All but the latter have had limited success and generated happiness, but generally only temporarily.   What other interventions could I take up?  A hobby?  I'm nearly 29, not a schoolchild or semi-retired, but still, it's an option.  Go to the pub more?  Possibly - such things may become necessary - but I think only a bigger intervention will suffice to prevent my five year forward look becoming a sad reality.  Something like emigrating to another country and starting afresh.  Putting this country, this town, my anxiety, all of what I believe is holding me back, behind me for good.  Taking a one way plane ticket to 'Somewhere-else-land' and not coming back. Somewhere more becoming and accepting of my personality.  Somewhere where I feel like I fit in.  All I would leave behind of value here are my small family and friends, many of whom I probably wouldn't see much of in five years time anyway if the above scenario plays out.  The older I get, the more I think that permanently jetting off is the only option.  

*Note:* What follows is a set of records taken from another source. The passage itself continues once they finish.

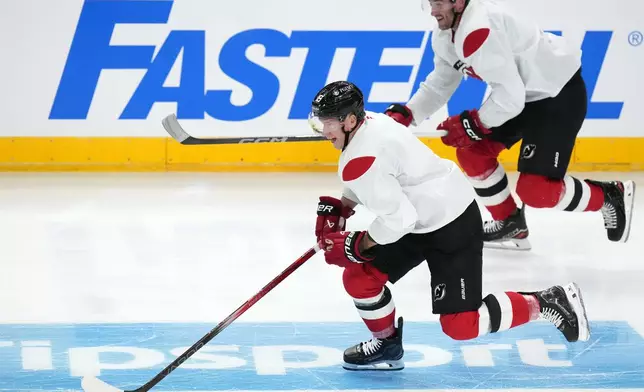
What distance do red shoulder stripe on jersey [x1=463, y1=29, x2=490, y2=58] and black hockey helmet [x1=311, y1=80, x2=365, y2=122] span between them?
106 centimetres

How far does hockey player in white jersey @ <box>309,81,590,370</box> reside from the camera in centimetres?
334

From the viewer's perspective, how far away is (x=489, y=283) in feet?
15.4

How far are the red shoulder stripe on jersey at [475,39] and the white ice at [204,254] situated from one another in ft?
3.16

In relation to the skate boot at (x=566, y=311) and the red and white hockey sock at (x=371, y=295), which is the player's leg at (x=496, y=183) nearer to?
the skate boot at (x=566, y=311)

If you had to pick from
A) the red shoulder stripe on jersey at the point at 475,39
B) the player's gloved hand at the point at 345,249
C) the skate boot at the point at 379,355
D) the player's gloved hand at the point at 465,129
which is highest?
the red shoulder stripe on jersey at the point at 475,39

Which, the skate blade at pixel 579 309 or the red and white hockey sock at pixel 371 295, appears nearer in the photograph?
the red and white hockey sock at pixel 371 295

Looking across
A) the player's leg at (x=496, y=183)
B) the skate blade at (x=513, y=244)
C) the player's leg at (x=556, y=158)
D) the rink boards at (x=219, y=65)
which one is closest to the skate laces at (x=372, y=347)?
the player's leg at (x=556, y=158)

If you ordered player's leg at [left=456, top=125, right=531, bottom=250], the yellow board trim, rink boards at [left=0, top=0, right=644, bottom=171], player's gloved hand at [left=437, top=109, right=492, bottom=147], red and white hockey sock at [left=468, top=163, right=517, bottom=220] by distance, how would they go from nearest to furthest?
player's gloved hand at [left=437, top=109, right=492, bottom=147]
player's leg at [left=456, top=125, right=531, bottom=250]
red and white hockey sock at [left=468, top=163, right=517, bottom=220]
rink boards at [left=0, top=0, right=644, bottom=171]
the yellow board trim

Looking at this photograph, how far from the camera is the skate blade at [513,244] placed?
17.0ft

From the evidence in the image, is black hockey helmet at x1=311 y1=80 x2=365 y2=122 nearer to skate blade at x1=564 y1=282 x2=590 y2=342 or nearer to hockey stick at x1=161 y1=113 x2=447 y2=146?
hockey stick at x1=161 y1=113 x2=447 y2=146

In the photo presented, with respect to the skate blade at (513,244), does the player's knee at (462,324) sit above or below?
below

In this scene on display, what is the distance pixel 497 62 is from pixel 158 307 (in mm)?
1557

Despite this blog coming somewhat out of the blue, this scenario is not something I've only just thought about.  I've realised I don't belong here for some time now, and have a want to try and find where I do belong.  

I'd love for my pessimism to be wrong, for once.  The only time it has been wrong before was when I applied for my latest job two and a half years ago - I didn't think I'd get it, but I did.  Aside from that, most scenarios in adulthood that I've chosen or had to face have panned out more or less as expected, whether that's positively or negatively.  So I do trust my own judgement fairly well.  Which is why I feel that the only way my pessimism will be wrong is if I take the bull by the horns and make the big intervention in a few years time.  Even whilst typing this blog, it is becoming more appealing in my mind.

For now, I continue in this soulless place, clinging on to the positives that do remain - my friends, my job etc - and hope that something comes out of the blue.  And I don't mean the sun.

Talking of which, you can go back outside now and enjoy it.